Face a tudo o que vem sendo dito, qual o sentido que carrega ‘opinião pública’? Será o resultante de sondagens de opinião, que revelam a natureza estatística anónima da sua manifestação (Rodrigues, 1985), as mesmas que levaram Adorno e também Bourdieu a afirmarem que não existe opinião pública, pois ela é sempre condicionada? Ou será, tal como propõe Gomes (2000), um conjunto de ideias, juízos e pensamentos expressos por grupos políticos, económicos, sociais e mediáticos, que de certa forma apresenta consenso nos seus discursos, em relação a determinados temas de interesse colectivo?

A opinião pública, é uma construção que Pazim et al. (2012) dizem ser feita sobre “afectos - amizades, cultura, tradição, costumes, educação, inclinações, rumores entre outros – os quais são posteriormente racionalizados” (p. 25). Avançam ainda que, em vez de opinião pública, poderia ser considerada no plural “opiniões públicas” pois, alimentada “nos sistemas de valores, na cultura do ambiente, na educação e na política vigente se fundindo e interferindo no imaginário social” (idem) representa não só uma pessoa, ou determinado grupo, mas também segmentos alargados da sociedade. Concorda-se com esta posição enquanto fundamento conceptual, na medida em que se funda mais no social que vinca a interacção, sem com isso ser desmerecida a primeira.

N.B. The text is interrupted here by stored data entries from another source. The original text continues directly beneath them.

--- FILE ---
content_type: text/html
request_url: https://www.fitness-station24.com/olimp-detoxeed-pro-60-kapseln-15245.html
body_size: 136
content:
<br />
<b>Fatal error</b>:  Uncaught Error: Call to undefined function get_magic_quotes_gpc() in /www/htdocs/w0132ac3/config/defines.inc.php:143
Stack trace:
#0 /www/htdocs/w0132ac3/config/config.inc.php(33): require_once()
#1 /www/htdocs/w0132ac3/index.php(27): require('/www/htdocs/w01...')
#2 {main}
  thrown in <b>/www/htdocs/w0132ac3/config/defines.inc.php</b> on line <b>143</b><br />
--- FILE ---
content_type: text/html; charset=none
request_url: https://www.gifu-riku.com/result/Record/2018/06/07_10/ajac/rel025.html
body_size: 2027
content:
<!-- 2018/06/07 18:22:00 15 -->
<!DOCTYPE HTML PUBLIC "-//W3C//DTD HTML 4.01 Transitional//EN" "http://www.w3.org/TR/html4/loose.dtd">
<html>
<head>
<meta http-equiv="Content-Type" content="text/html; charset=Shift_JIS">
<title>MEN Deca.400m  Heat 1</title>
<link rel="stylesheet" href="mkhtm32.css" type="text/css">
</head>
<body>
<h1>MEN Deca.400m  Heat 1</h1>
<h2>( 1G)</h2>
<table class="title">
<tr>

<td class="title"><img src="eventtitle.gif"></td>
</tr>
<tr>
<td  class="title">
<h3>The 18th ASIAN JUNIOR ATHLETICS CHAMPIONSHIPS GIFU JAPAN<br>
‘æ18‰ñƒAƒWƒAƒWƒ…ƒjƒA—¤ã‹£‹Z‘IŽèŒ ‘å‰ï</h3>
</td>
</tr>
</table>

Jenkins (2008) a par da convergência mediática (ver sobre este assunto Pellanda 2003; Deuze, 2004; Avilés, 2009; Domingo et al. 2011), considera que a inteligência colectiva e a cultura participativa, trazem ao público o ganho de novas possibilidades de expressão interventiva (reforçando consequentemente a sua capacidade participativa). Existe mesmo uma exigência social nesse sentido pois o “público, que ganhou poder com as novas tecnolo- gias, ocupando um espaço na intersecção entre velhos e novos meios de comunicação, exige o direito de participar intimamente da cultura” (p. 53). Ou seja, projecta-se para o que Muniz Sodré (1996) chama da sua reinvenção, levando a cultura a ampliar-se para além do conjunto de instrumentos de que dispõe a mediação simbólica (artes, ciências, leis língua, mitos) de modo a permitir ao indivíduo/grupo a abordagem do real (p. 85).

Tendo presente este sentido, importa destacar a contribuição da liberdade de imprensa para a concretização plena deste ideal, atendendo à sua capacidade de promover a mobilização, porquanto os media (os meios de comunicação) constituem “espaços de consolidação de opiniões a partir de sua capacidade de interpretar diferentes pontos do tecido social” (Gontijo, 2002, p. 31).